Marina reflexionó durante unos instantes mientras el botones aguardaba, impávido, en silencio.

—Sí —dijo al fin—. Envíen una doncella a hacerme el equipaje. Me voy.

—Como usted desee, señora.

El muchacho cerró la puerta con delicadeza. Nada hacía ruido en aquel hotel. El ambiente ideal para un oído habituado a la música. Pero hacía días que la música no sonaba en la mente de Marina Galván. Había dejado paso al traqueteo de las oscilantes bielas de los ferrocarriles. Al silbido del viento en las hojas del parque de El Retiro.

Madrid la llamaba. O tal vez París la despedía. Se miró las manos, que pronto volverían a tocar el piano, y le sorprendió no ver en ellas la menor señal de temblor, como le sorprendía no sentir en el cuerpo la menor señal de desolación ni en el alma la menor señal de abandono.

Las señales del cruce de la frontera, pensó. Ya la había cruzado con anterioridad, pero hacía tanto tiempo que seguro que ya no lo recordaba. Ahora volvía a estar bajo sus pies, disponiéndose a quedar atrás.

La doncella llamó quedamente y, después de una pequeña cabezada y una cortés petición de instrucciones, empezó a reunir sus pertenencias y a abrir en el centro de la estancia los baúles metálicos que las trasladarían.
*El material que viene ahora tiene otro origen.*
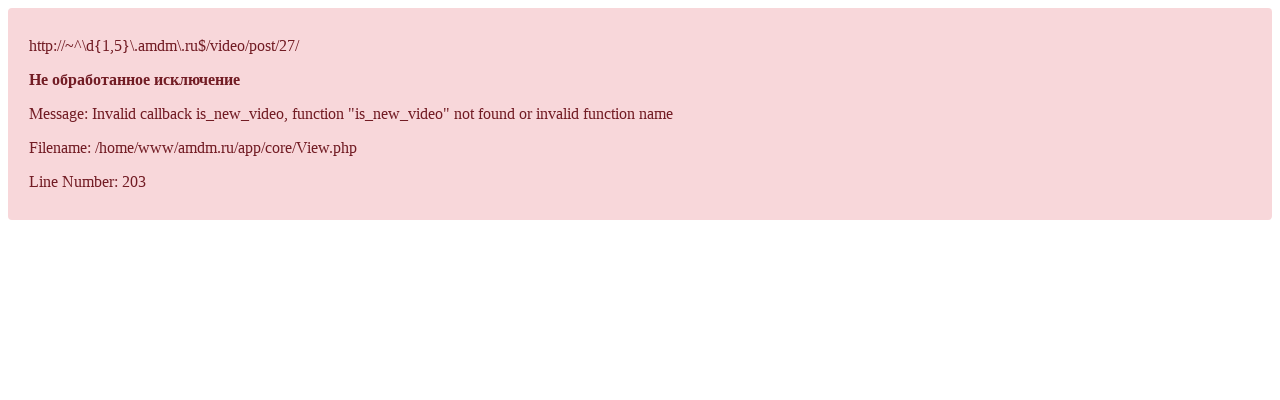

--- FILE ---
content_type: text/html; charset=UTF-8
request_url: https://999.amdm.ru/video/post/27/
body_size: 315
content:
<div style="border:1px solid #990000;padding-left:20px;margin:0 0 10px 0;
    color: #721c24;
    background-color: #f8d7da;
    border-color: #f5c6cb;
position: relative;
    padding: .75rem 1.25rem;
    margin-bottom: 1rem;
    border: 1px solid transparent;
    border-radius: .25rem;"><p>http://~^\d{1,5}\.amdm\.ru$/video/post/27/</p>

<p style="font-weight:bold">Не обработанное исключение</p>

<p>Message: 
	Invalid callback is_new_video, function "is_new_video" not found or invalid function name</p>
<p>Filename: 
	/home/www/amdm.ru/app/core/View.php</p>
<p>Line Number: 
	203</p>
</div>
Enseguida se vio envuelta en un grato ambiente de eficiencia. Un miembro del personal de la recepción acudió a preguntar si deseaba que el hotel gestionase un billete de tren, el traslado a otro hotel o lo que la señora dispusiera. Una segunda doncella acudió en auxilio de la primera y le preguntó qué vestidos debía reservar para el viaje y si necesitaba preparar un equipaje de mano. Marina repartió generosas propinas. El dinero no daría para mucho más tiempo, qué importaba.

Se vistió con un traje de viaje que le hizo pensar vagamente en expediciones a lugares remotos, en nuevas aventuras y nuevas fronteras. Trató de no pensar en lo que pensaba, para que el cruce de aquel nuevo Leteo se hiciera sin dolores y sin reticencias.
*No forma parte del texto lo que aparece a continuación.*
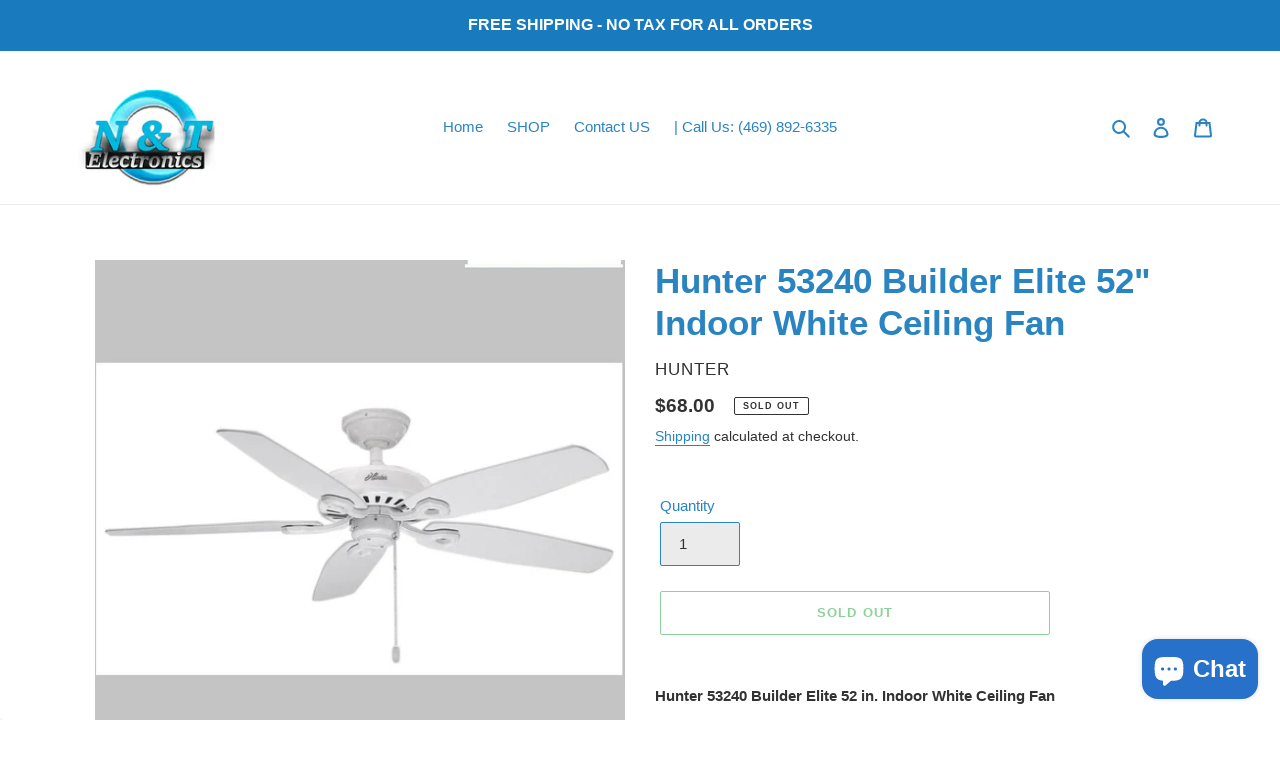

--- FILE ---
content_type: text/plain; charset=utf-8
request_url: https://d-ipv6.mmapiws.com/ant_squire
body_size: 152
content:
ntelectronic.com;019bf30b-80c3-76c3-97fb-575081894c2b:930040847a830db122a7a0bfbd8caa949d0487a3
Rogó que le subieran algo de comer a la habitación. No se encontraba con ánimos para ir a comer sola por última vez al restaurante y faltaban seis horas para la salida del tren de Madrid. Sabía que estaría descontando cada uno de los minutos, esperando un anclaje que la retuviera a este lado del río. No deseaba mostrarse en público mientras lo hacía.

A la hora acordada, se le anunció que el coche que tenía que llevarla a la gare d’Austerlitz esperaba en la calle. Recogió sus efectos personales y caminó despacio hasta la puerta de la habitación.